Franklin D. Roosevelt, in his first inaugural speech, used the phrase we are hearing echoed today: "...let me assert my firm belief that
the only thing we have to fear is fear itself—nameless, unreasoning, unjustified terror which paralyzes needed efforts to convert retreat into advance."
Today, we hear this phrase related to the economic uncertainties and fears.
But this weekend, as I talked with a friend who is sandwiched between her 25 year old daughter and her elderly father, I thought about this phrase in relation to the challenges we share as members of this sandwich generation.
She expressed great fear that her daughter is making choices today that will affect the rest of her life.
She fears for her father, who just found a frightening lump.
My own daughters are living on the other side of the world; one in India and one in Israel. I could be filled with fear for them, as I watch the news and know that these two areas of the world are filled with risk and unrest.
The fear and the worry can be consuming. These feelings can create a background level of stress that makes it harder to sleep; harder to eat healthy foods; harder to maintain our relationships.
Recently researchers found that our thoughts directly affect how our brain functions. We can, from all evidence, think ourselves happier by what we choose to focus on.
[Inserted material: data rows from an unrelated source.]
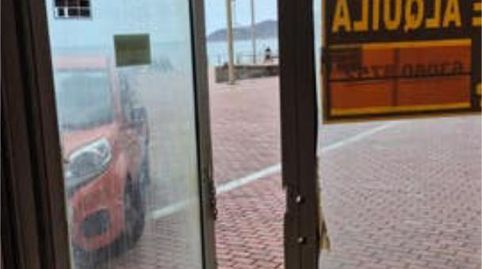 Photo 4 of Commercial properties for rent in Guanarteme, Las Palmas de Gran Canaria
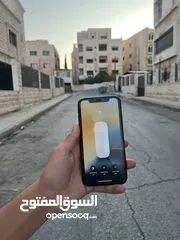  3 آيفون11 عادي بحاله الوكاله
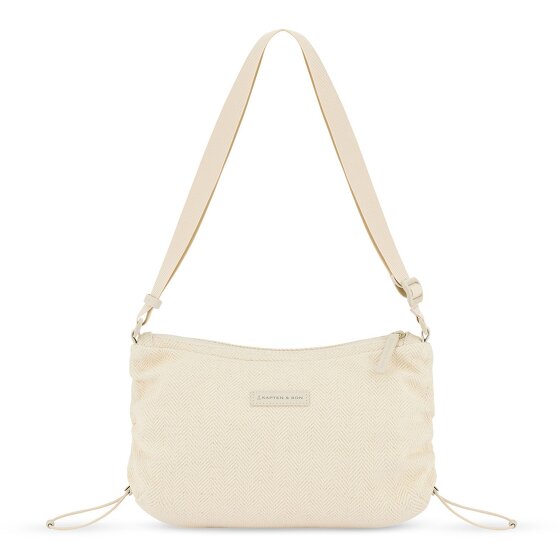 Kapten & Son Skara Small Umhängetasche 34.5 cm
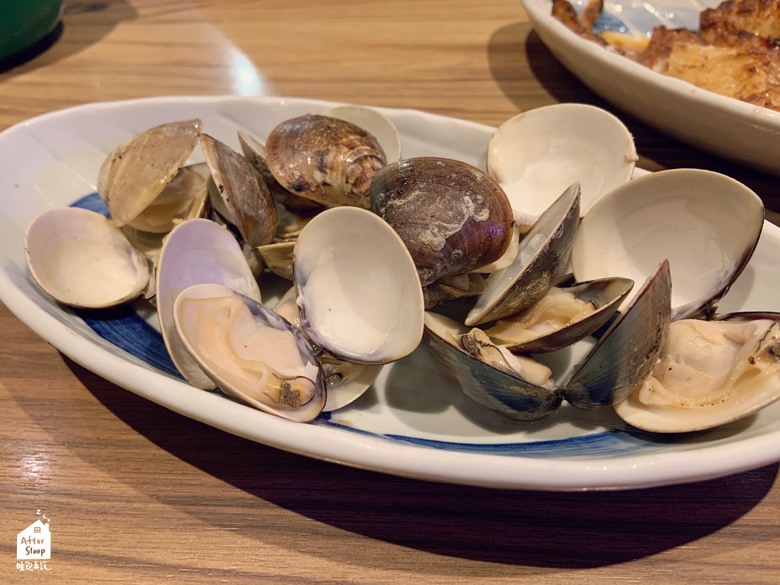 點我看大圖 高雄鳳山|王拓日式海鮮料理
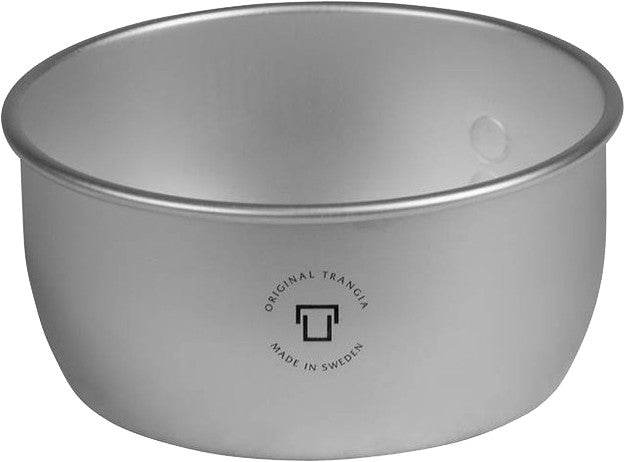 Trangia Kittel 1L - NatureLife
When we specifically think of things we're thankful for, the happiness centers of our brain become more active.
I assume that when we worry or focus on our fears, the opposite thing occurs: the parts of our brain that cause depression, unhappiness and despondency become more active.
This weekend, Karen and I made a choice to fight this natural tendency to obsess on the worry and fear. Surprisingly, some of the steps we chose to take really work:
1) Spend time with friends. Talk about what's worrying you, but then make a choice to talk about things that make you laugh or take your mind off your worries. We toured an historic old home in our community and talked about how much daily life has changed over the years - and how thankful we are to have today's comforts.
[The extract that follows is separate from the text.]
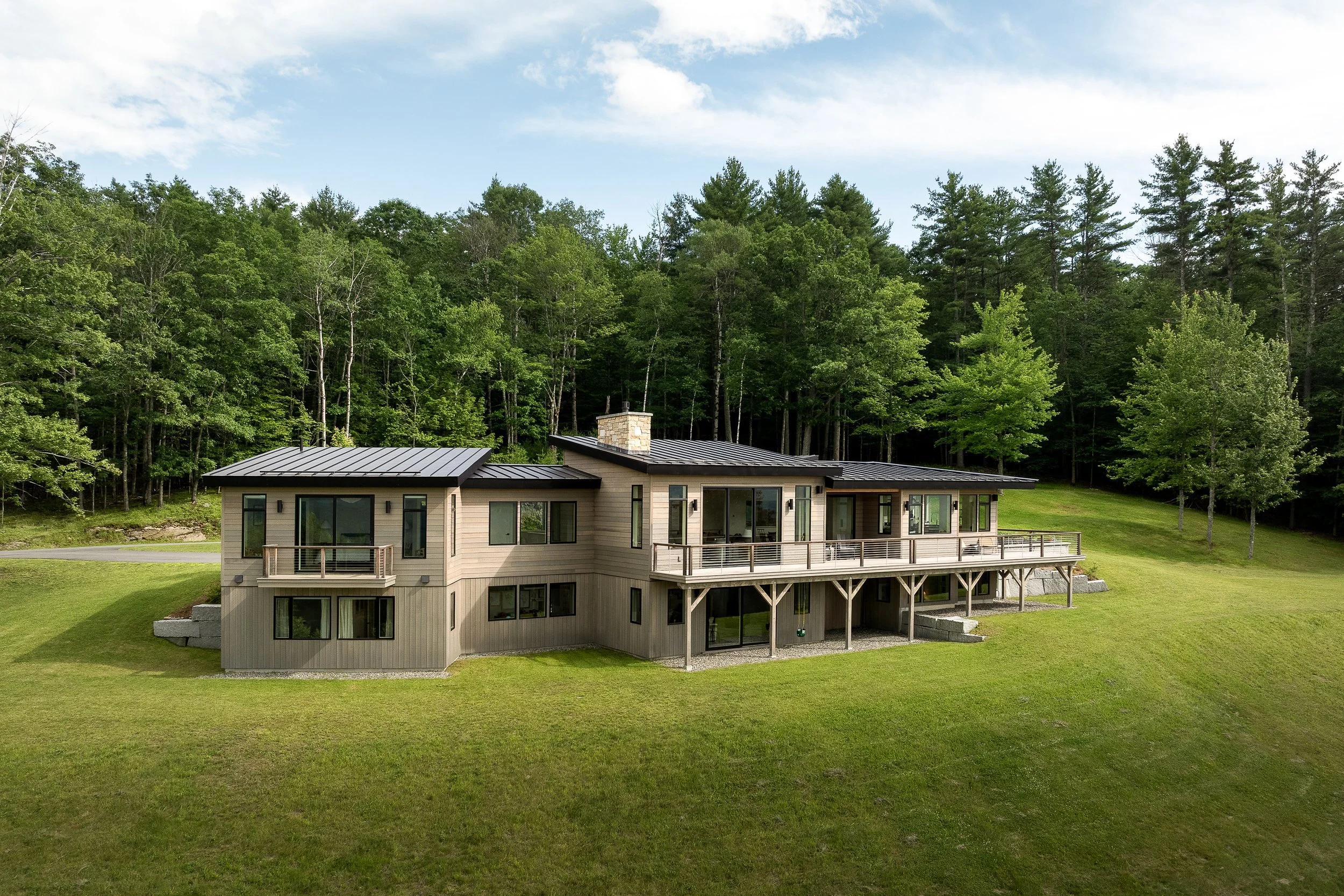 28HemlockRd-RyanBentPhotography-55.jpg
2) Take a walk. Exercise, combined with fresh air and sunshine has proven value in lifting our spirits and improving our feelings of well-being.
3) Do your "gratitudes." Every day, think of four things you're thankful for. Say them out loud. Try to be creative, and name new things each day. Many studies have found that this one step alone will improve your sense of happiness. Certainly focusing on the things that we are grateful for takes our focus away from our fears and our worries - in itself, a very positive step.
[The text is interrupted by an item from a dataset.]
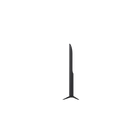 Kép 4/10 - Lg 65UA75003LA UHD SMART LED TV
4) Take action. Where you can, take action to relieve your worries. If something is nagging at the back of your mind, let it come forward where you can deal with it. It might as simple as making a plan to visit a parent at a specific day and time. It may mean sending an email or writing a note and putting it in the mail. Action can defeat worry and fear. Do something.
5) Find simple joys. A warm wood fire, a glass of good wine, a book that makes you feel happy inside - these are simple pleasures that can create a feeling of well-being and happiness.
6) Get a pet. My dog Bella is a big furry mess this time of year. She brings in so many leaves when she rushes in that it can look like it's fall inside the house as well as outside in the yard. But Bella unfailingly greets us with a level of joy that is hard not to respond to. She is always excited to see us; always eager to be with us; always overjoyed with even the smallest measure of attention. Pet therapy is now an tested approach to healing and improving feelings of well-being.
Feelings of fear are probably not our greatest concern today. They can, however, as FDR said, result in paralysis that can negatively affect other areas of our lives. Taking simple steps to overcome fear and worry is one positive step we can all begin right now.